Accurate and efficient Video Quality Assessment (VQA) has long been a key research challenge. Current mainstream VQA methods typically improve performance by pretraining on large-scale classification datasets (e.g., ImageNet, Kinetics-400), followed by fine-tuning on VQA datasets. However, this strategy presents two significant challenges: (1) merely transferring semantic knowledge learned from pretraining is insufficient for VQA, as video quality depends on multiple factors (e.g., semantics, distortion, motion, aesthetics); (2) pretraining on large-scale datasets demands enormous computational resources, often dozens or even hundreds of times greater than training directly on VQA datasets. Recently, Vision-Language Models (VLMs) have shown remarkable generalization capabilities across a wide range of visual tasks, and have begun to demonstrate promising potential in quality assessment. In this work, we propose Q-CLIP, the first fully VLMs-based framework for VQA. Q-CLIP enhances both visual and textual representations through a Shared Cross-Modal Adapter (SCMA), which contains only a minimal number of trainable parameters and is the only component that requires training. This design significantly reduces computational cost. In addition, we introduce a set of five learnable quality-level prompts to guide the VLMs in perceiving subtle quality variations, thereby further enhancing the model's sensitivity to video quality.
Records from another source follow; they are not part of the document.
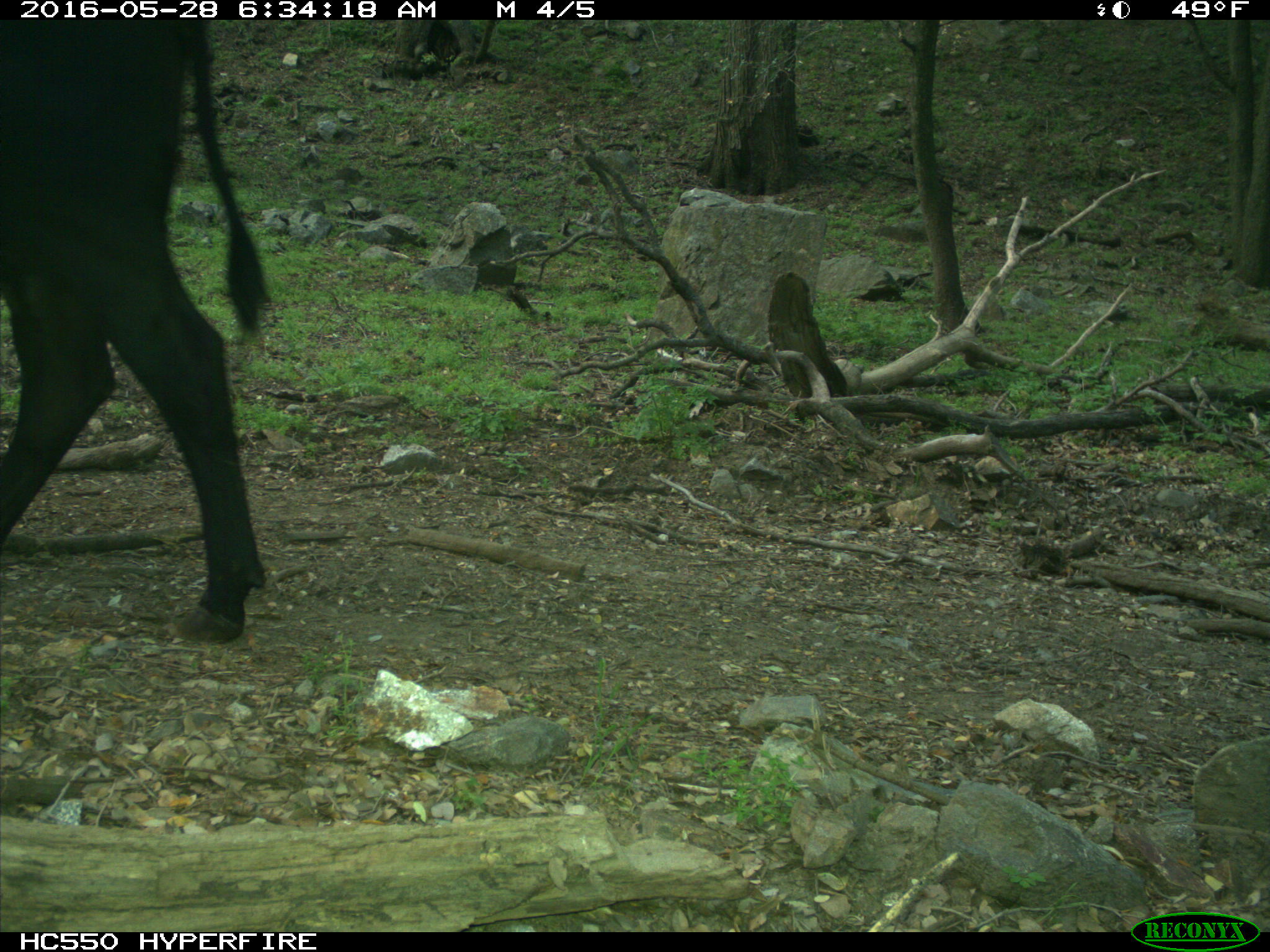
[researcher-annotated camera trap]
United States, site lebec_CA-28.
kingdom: Animalia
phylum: Chordata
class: Mammalia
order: Artiodactyla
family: Bovidae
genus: Bos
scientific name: Bos taurus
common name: domestic cow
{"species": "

Furthermore, we investigate the impact of different frame sampling strategies on VQA performance, and find that frame-difference-based sampling leads to better generalization performance across datasets. Extensive experiments demonstrate that Q-CLIP exhibits excellent performance on several VQA datasets.

Paper Structure

This paper contains 23 sections, 13 equations, 6 figures, 4 tables.

Figures (6)

  • Figure 1: Comparison of Q-CLIP with leading VQA methods on LSVQ. Q-CLIP achieves the best performance while training only a minimal number of parameters.
  • Figure 2: The overall framework of the proposed Q-CLIP.
  • Figure 3: Architecture of the proposed SCMA.
  • Figure 4: Frame Sampling Diagram.
  • Figure 5: Ablation on the number of E-SCMA Layers.